I feel like this should be a no-brainer but this is my first set of variational problems so I'm probably just not used to how it should work.
Find extremal of $$F[u] = \int_0^1 xuu' dx$$ where $u(0) = 0$ and $u(1) = 1$.
So using the Euler-Lagrange formula with $f(x,u,u') = xuu'$ I get $$0 = f_u - \frac{d}{dx}f_{u'} = xu' - u - xu' = -u$$ so that $u(x) = 0$.
But clearly this does not satisfy the boundary condition, so now what?

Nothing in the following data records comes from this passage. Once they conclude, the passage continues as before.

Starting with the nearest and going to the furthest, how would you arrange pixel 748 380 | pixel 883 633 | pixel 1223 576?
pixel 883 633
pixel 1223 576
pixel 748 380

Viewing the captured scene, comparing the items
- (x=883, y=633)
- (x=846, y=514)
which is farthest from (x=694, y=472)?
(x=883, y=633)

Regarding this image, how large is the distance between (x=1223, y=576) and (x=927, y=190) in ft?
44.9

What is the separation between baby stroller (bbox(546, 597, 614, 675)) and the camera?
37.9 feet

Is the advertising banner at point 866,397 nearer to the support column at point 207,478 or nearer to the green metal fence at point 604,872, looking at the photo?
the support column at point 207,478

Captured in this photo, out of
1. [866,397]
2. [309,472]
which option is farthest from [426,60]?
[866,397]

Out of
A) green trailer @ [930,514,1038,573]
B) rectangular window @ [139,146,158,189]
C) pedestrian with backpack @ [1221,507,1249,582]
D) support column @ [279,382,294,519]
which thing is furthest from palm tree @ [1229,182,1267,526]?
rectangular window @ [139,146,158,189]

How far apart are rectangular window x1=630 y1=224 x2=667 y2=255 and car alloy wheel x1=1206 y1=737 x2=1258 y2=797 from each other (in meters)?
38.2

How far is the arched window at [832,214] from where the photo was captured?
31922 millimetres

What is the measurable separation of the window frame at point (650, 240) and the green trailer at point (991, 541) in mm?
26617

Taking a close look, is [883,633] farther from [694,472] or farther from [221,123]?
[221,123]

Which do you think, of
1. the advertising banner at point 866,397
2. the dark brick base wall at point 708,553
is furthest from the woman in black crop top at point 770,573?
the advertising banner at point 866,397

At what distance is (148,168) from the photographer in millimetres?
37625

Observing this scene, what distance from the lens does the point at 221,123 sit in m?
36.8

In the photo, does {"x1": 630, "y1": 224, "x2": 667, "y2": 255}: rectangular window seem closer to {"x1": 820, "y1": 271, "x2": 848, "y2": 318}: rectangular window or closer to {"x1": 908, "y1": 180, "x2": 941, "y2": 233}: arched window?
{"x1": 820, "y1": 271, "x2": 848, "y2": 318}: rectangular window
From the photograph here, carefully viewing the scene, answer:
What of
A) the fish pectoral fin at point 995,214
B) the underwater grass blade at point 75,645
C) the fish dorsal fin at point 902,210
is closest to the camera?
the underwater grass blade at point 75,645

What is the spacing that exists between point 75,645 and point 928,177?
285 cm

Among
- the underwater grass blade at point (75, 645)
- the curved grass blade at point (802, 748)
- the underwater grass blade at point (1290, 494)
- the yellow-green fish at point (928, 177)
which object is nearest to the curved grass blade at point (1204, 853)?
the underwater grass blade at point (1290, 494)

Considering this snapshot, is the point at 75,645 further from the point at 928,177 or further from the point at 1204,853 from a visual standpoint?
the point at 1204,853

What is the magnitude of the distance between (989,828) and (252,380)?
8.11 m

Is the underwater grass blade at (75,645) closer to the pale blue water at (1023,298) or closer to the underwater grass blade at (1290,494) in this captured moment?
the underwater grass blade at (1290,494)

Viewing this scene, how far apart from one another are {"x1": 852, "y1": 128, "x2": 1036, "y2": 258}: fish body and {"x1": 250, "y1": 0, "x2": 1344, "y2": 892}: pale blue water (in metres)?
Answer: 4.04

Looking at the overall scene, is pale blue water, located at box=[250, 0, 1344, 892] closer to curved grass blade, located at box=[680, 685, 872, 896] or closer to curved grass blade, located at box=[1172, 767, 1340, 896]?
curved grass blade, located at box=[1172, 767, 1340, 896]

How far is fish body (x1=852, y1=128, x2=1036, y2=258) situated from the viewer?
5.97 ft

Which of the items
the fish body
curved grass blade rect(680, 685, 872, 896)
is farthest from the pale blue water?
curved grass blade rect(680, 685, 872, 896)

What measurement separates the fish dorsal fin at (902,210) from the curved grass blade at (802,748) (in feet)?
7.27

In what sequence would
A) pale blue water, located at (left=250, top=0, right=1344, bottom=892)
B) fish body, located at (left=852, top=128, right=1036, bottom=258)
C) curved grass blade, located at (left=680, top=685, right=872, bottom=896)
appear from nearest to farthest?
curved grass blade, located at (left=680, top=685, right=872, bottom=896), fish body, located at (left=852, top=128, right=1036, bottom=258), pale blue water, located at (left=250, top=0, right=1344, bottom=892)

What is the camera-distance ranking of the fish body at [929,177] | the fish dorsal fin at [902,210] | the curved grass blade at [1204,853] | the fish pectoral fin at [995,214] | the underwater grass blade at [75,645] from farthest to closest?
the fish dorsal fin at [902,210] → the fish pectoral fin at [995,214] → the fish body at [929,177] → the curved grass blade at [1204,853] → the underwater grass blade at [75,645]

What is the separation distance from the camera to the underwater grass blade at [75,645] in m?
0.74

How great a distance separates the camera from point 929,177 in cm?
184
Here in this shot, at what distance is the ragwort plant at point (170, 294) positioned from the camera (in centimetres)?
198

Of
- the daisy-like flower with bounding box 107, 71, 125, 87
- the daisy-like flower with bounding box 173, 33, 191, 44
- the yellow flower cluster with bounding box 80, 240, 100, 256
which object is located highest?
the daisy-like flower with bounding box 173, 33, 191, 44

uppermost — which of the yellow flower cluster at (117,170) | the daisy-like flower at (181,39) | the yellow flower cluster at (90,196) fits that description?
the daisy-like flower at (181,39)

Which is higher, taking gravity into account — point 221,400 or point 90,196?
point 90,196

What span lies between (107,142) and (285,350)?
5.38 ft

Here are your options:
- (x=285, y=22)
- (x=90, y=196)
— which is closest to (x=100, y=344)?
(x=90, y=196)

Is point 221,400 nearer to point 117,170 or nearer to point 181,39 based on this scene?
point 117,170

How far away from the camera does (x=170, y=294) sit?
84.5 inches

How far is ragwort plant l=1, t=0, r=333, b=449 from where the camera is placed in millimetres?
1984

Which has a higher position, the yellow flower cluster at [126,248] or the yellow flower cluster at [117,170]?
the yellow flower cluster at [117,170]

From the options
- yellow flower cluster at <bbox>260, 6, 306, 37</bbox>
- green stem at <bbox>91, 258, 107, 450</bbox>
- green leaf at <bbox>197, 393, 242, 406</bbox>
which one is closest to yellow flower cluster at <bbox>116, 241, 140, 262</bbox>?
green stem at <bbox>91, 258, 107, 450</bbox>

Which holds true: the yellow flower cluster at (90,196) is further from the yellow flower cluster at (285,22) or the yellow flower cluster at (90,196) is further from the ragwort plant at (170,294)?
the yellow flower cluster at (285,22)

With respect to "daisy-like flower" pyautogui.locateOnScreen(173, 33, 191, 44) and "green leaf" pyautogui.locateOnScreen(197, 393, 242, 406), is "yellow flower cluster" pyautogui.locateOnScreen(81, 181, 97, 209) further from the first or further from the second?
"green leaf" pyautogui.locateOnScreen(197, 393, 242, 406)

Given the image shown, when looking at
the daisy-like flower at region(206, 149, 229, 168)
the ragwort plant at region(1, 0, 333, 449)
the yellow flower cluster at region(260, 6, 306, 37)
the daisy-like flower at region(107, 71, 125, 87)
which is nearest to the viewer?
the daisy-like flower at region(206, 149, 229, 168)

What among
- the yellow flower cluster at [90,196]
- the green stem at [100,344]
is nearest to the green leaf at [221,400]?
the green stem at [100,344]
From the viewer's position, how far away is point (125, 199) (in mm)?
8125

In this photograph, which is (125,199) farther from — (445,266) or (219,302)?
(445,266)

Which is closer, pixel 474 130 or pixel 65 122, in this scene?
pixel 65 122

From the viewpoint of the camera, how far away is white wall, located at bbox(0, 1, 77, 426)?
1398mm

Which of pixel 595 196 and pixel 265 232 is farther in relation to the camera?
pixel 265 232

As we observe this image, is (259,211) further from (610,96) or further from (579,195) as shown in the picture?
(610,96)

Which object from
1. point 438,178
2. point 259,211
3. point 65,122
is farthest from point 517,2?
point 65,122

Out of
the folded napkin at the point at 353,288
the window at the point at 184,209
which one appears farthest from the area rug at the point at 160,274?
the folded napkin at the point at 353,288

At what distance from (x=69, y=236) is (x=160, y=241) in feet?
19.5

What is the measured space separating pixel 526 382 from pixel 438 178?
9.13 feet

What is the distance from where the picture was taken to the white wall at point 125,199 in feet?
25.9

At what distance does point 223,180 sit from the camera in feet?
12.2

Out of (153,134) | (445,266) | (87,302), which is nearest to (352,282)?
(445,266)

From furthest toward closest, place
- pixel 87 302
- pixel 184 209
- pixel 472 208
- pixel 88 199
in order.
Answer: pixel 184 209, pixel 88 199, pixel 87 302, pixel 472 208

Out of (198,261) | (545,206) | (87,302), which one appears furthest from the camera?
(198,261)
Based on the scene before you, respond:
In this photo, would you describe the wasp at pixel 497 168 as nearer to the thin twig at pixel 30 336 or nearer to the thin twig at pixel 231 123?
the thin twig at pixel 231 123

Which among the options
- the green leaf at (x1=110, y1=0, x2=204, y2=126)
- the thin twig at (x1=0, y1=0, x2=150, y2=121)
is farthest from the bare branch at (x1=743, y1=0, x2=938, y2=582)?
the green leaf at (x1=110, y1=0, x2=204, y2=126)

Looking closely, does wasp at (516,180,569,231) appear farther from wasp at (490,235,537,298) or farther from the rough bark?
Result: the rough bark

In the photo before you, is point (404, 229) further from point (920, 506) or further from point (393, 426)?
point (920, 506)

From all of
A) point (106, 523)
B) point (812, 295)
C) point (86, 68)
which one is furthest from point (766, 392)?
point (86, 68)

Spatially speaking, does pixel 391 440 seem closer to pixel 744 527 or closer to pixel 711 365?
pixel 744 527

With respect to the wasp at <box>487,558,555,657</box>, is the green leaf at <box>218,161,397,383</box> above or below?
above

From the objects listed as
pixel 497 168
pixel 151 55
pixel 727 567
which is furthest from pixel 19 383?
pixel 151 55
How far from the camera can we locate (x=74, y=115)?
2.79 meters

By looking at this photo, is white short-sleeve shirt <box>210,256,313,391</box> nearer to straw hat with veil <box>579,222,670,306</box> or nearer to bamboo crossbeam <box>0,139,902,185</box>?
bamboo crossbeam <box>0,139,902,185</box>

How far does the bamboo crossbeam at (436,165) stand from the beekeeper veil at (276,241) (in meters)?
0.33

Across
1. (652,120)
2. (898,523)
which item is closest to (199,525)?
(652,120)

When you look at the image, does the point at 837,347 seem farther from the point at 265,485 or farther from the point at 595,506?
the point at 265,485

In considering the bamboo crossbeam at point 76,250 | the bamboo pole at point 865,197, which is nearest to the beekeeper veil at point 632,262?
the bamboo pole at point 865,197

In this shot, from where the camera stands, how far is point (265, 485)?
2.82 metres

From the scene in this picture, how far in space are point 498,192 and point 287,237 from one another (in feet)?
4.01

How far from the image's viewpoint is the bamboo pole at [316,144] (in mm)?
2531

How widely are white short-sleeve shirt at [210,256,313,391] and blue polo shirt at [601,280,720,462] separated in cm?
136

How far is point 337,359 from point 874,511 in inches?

Your analysis is right: there is no extremal function for this problem. Integration by parts makes this clear: $$ F[u]= \frac12 \int_0^1 x (u^2)'\,dx = \frac12 xu(x)^2\bigg|_0^1 - \frac12 \int_0^1 u(x)^2\,dx = \frac12 - \frac12 \int_0^1 u(x)^2\,dx $$ Under the given boundary conditions, the integral $\int_0^1 u^2$ can be arbitrarily large, or arbitrarily close to zero — but it cannot be equal to zero, since $u$ cannot be identically zero. Conclusion: $\inf_u F[u]=-\infty$, $\sup_u F[u] = 1/2$, and neither one is attained.
The Euler-Lagrange equation correctly suggested what $u$ would have to be to maximize $F$, but $u$ was prevented from being that by the boundary conditions.